#### [PAGE]
═══

Step right up, boys and girls. All 135,000 of you. It’s field test time again here in New York City. And your parents don’t know a thing about it.

Don’t tell them. It would spoil the fun. You can take extra reading and math tests in June, but this time the results don’t count. That’s right. You don’t have to worry about doing well. It doesn’t matter how high or low you score.

There’s no pressure. The field tests will take up less than an hour on one bright morning next month. The tests are not even required. If you perform poorly nothing bad will happen to you or to your teachers. That’s why teachers are so relaxed about giving them. Even your principal knows that nothing will happen to your school after you take the tests.

That’s very different than the way it was in April when you took the real reading and math tests that were given on six days and took close to nine hours. And you knew the tests were important because you spent so much time preparing for them. And the questions counted.

═══

#### [EXCERPTED RECORDS]
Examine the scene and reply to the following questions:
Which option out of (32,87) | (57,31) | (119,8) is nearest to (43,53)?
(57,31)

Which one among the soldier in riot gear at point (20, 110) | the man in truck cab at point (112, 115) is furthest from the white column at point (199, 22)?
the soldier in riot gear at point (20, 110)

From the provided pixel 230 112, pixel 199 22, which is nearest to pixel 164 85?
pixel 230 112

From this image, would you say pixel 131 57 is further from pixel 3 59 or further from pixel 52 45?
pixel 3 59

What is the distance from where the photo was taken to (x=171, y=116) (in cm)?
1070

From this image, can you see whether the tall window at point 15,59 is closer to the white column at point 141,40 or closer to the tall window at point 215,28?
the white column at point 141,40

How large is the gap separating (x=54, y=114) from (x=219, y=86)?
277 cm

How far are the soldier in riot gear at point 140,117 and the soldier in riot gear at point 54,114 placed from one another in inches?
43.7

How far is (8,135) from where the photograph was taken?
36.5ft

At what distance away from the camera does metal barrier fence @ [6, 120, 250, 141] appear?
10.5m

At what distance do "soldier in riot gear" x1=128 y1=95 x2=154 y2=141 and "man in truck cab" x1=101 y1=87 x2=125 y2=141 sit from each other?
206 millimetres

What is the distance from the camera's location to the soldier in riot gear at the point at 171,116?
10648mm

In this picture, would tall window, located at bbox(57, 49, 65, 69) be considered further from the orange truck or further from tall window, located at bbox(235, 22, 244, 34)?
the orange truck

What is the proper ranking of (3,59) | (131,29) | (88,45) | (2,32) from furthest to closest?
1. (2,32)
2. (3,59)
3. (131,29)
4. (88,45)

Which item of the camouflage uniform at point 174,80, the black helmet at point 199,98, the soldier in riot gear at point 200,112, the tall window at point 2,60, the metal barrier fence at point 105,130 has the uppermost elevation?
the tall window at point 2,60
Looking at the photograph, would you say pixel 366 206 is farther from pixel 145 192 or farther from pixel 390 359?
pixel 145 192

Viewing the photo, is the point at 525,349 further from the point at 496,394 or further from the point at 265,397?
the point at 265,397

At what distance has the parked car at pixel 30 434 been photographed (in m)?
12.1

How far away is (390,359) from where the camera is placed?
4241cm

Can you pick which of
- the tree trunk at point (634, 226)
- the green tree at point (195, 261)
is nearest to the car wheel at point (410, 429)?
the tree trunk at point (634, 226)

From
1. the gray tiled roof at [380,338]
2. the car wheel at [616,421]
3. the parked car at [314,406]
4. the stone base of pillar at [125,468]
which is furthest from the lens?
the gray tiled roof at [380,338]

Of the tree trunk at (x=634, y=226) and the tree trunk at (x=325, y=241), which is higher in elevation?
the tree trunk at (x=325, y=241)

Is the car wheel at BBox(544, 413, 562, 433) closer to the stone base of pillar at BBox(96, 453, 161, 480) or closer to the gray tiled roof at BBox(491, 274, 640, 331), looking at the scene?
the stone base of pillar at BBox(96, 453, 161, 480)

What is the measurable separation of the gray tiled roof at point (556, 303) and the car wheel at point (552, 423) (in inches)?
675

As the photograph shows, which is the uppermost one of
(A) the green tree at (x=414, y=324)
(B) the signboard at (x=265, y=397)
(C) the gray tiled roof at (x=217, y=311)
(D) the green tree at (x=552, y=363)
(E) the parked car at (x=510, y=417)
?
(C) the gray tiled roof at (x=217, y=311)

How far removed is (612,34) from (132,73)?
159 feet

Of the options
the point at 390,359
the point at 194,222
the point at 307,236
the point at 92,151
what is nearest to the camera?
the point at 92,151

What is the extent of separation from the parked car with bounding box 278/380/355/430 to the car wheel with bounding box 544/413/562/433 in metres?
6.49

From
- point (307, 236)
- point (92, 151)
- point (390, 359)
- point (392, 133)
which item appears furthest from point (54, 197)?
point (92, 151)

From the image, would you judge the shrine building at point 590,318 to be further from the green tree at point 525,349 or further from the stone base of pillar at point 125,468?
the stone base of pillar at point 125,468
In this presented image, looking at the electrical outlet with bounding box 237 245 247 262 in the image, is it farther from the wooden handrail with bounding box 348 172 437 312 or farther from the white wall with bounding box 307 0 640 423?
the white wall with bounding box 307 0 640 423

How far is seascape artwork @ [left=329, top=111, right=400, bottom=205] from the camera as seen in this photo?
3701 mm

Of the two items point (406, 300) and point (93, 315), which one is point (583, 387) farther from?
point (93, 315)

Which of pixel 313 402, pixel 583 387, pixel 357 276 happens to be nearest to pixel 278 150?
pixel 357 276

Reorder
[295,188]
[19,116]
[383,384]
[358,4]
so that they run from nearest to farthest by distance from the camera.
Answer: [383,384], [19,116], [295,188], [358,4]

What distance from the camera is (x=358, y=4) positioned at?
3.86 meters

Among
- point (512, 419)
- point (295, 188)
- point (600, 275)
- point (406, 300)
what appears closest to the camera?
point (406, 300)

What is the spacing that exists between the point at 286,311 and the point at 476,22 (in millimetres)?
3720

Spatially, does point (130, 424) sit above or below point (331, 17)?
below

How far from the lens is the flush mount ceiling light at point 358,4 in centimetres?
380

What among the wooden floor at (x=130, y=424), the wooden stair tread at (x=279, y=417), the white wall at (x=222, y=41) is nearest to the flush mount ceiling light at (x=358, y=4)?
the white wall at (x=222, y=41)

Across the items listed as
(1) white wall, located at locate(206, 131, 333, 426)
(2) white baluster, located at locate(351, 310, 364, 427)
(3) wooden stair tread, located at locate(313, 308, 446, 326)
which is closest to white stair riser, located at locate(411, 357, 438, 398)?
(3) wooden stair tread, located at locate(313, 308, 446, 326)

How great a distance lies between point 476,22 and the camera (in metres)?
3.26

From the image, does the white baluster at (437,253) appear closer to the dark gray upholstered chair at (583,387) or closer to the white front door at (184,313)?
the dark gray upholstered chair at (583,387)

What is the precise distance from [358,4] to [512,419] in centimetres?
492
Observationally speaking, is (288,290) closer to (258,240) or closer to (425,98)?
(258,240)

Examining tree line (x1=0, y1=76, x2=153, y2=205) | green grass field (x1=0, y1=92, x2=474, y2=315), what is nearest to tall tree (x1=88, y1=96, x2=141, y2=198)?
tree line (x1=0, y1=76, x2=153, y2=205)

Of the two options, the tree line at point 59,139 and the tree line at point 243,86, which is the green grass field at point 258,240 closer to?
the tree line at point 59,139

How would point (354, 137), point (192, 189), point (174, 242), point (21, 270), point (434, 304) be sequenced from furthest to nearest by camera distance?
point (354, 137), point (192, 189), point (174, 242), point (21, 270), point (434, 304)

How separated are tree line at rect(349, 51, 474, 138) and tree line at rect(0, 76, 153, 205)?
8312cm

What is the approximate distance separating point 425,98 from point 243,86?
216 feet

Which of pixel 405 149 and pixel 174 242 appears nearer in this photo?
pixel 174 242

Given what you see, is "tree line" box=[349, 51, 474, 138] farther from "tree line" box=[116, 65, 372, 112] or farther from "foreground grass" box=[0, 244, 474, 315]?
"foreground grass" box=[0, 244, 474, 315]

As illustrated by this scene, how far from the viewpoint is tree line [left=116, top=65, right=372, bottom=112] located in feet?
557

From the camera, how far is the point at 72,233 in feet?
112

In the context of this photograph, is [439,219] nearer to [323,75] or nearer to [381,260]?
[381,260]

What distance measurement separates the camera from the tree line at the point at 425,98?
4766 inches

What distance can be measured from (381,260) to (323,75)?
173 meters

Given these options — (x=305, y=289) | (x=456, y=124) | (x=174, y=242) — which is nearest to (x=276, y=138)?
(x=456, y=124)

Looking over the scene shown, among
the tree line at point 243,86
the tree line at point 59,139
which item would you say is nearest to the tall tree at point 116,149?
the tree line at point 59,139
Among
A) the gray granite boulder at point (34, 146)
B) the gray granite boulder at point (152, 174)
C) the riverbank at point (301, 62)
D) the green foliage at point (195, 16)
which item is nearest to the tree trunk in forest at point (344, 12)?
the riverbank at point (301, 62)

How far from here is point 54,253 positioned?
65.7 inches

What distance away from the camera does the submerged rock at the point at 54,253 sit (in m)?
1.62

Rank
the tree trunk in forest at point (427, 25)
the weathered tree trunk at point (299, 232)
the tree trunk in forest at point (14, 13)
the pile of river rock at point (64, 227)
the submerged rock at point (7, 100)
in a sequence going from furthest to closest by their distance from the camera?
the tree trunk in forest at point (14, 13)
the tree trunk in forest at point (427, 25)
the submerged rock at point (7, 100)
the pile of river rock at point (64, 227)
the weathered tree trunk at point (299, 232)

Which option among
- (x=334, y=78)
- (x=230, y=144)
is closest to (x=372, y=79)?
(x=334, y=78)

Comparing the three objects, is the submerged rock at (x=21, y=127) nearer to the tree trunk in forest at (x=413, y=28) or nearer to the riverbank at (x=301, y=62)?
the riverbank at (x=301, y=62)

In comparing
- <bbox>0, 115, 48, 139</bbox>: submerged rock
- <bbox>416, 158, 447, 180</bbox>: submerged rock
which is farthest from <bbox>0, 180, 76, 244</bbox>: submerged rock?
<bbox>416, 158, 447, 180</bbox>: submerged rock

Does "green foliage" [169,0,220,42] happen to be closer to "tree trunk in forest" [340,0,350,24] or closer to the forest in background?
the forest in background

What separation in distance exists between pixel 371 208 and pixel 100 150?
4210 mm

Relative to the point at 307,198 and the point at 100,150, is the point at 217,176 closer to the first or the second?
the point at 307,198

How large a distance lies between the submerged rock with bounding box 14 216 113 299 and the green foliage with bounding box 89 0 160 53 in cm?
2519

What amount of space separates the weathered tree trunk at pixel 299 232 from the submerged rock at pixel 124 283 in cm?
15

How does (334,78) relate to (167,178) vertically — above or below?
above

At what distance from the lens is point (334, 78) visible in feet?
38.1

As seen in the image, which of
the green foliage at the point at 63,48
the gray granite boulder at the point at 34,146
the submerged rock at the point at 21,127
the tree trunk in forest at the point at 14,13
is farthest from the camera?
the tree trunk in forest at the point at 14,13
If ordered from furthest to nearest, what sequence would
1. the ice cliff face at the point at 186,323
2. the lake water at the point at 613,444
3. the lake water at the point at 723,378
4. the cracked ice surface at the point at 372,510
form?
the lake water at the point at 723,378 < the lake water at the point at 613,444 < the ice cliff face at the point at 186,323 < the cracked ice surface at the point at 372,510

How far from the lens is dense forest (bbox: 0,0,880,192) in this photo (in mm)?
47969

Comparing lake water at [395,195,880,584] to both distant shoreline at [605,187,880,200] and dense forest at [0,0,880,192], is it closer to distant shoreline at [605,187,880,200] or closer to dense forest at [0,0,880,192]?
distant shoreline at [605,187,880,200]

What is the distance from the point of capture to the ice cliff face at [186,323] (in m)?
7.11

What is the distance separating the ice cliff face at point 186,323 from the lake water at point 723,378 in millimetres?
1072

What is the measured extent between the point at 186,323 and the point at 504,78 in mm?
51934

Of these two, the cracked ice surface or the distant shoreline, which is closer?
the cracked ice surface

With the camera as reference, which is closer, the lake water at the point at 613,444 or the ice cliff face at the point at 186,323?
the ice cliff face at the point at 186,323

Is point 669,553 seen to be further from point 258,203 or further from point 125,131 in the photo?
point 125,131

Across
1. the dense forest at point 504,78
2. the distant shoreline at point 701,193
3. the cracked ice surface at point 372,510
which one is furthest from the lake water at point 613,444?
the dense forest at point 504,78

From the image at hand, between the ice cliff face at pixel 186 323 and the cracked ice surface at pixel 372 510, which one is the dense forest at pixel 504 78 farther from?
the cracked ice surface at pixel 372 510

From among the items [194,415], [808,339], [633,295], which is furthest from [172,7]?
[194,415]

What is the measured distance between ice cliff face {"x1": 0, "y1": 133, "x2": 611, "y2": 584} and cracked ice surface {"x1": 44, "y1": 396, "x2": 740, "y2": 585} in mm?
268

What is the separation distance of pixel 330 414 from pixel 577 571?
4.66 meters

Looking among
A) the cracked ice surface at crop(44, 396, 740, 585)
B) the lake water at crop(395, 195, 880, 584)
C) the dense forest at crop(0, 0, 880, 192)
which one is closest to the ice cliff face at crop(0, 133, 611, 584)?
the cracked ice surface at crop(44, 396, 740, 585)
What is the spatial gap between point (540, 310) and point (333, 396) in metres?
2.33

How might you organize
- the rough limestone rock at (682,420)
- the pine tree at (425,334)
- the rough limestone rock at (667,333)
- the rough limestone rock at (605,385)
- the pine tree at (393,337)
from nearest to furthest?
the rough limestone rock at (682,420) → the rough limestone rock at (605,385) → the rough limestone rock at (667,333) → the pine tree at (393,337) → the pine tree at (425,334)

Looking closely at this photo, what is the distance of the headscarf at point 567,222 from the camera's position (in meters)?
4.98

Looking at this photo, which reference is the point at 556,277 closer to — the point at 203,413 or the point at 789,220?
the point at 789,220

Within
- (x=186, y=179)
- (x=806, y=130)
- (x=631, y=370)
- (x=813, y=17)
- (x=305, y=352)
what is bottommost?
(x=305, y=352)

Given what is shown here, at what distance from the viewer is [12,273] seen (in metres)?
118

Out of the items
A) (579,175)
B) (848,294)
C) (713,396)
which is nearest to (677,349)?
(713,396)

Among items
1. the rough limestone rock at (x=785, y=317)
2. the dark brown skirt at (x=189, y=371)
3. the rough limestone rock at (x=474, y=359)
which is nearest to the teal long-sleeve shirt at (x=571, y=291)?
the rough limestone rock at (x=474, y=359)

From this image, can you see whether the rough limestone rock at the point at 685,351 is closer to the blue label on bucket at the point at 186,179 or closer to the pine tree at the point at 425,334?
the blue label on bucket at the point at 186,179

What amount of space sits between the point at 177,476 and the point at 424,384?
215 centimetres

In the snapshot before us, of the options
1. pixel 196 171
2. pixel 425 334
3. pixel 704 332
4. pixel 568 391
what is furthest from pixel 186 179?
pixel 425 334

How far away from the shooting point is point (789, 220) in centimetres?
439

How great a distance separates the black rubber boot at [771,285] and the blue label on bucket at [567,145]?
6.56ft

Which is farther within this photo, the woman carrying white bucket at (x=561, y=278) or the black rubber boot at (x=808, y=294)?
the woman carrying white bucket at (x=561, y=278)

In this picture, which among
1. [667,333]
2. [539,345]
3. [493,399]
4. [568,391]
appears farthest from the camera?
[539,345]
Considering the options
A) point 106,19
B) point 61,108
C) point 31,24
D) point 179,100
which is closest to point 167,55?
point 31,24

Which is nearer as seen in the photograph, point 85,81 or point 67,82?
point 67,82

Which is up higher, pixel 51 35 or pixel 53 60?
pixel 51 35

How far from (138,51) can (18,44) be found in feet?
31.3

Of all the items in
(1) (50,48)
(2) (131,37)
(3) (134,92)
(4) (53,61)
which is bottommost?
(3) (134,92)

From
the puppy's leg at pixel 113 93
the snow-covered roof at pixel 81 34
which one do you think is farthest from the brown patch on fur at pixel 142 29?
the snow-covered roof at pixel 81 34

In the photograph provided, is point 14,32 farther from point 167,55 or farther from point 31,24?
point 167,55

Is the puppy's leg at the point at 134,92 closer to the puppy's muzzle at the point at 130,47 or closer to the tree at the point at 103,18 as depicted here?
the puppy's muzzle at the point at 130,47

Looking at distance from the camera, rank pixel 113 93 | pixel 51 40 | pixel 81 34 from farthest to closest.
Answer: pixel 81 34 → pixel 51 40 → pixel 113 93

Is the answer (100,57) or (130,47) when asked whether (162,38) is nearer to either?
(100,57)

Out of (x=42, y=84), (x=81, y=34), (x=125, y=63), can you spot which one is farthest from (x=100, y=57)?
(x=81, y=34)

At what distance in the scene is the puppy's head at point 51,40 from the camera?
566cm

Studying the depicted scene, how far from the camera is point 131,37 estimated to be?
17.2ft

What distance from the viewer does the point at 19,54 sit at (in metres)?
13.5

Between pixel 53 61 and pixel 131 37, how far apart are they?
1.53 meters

═══

#### [TASKS TO PERFORM]
1 - Please set down the part of the field test text above, starting at "Step right up, boys" and ending at "low you score.".
2 - Resume the field test text after its last sentence, keeping its voice.

#### [TASK ANSWERS]
1 -
Step right up, boys and girls. All 135,000 of you. It’s field test time again here in New York City. And your parents don’t know a thing about it.

Don’t tell them. It would spoil the fun. You can take extra reading and math tests in June, but this time the results don’t count. That’s right. You don’t have to worry about doing well. It doesn’t matter how high or low you score.

2 -
Do you remember how you felt then? Were you upset because the questions were too difficult for you or you couldn’t complete them? Your teachers and principal were nervous too because they were being judged by how well each of you did on the tests.

Some of you who are already critical thinkers may ask what the field tests are for. Well, they’re not regular tests. Think of them as a way to try out new reading and math questions to see how easy or hard the material is for children like you. Then the people who make the tests can choose which questions seem just right to go on next April’s required exams—when the scores count.

Some of you may realize that if kids know that nobody’s keeping score on the field tests they won’t be interested in the questions. And if they don’t try to do their best on them how will the test-makers find which questions are easy or hard?

Children like you shouldn’t fret about such matters. Think of this as another practice test. The test-makers know what they are doing, and they know how to pick out the good questions even when kids aren’t trying—even though field testing in June isn’t the best way to create new tests.

But, as everyone knows, if you don’t try-out new reading and math material, the testing program cannot continue. Then, how would children, teachers and schools be evaluated without more exams for all of you in grades three through eight? And how would we meet learning standards?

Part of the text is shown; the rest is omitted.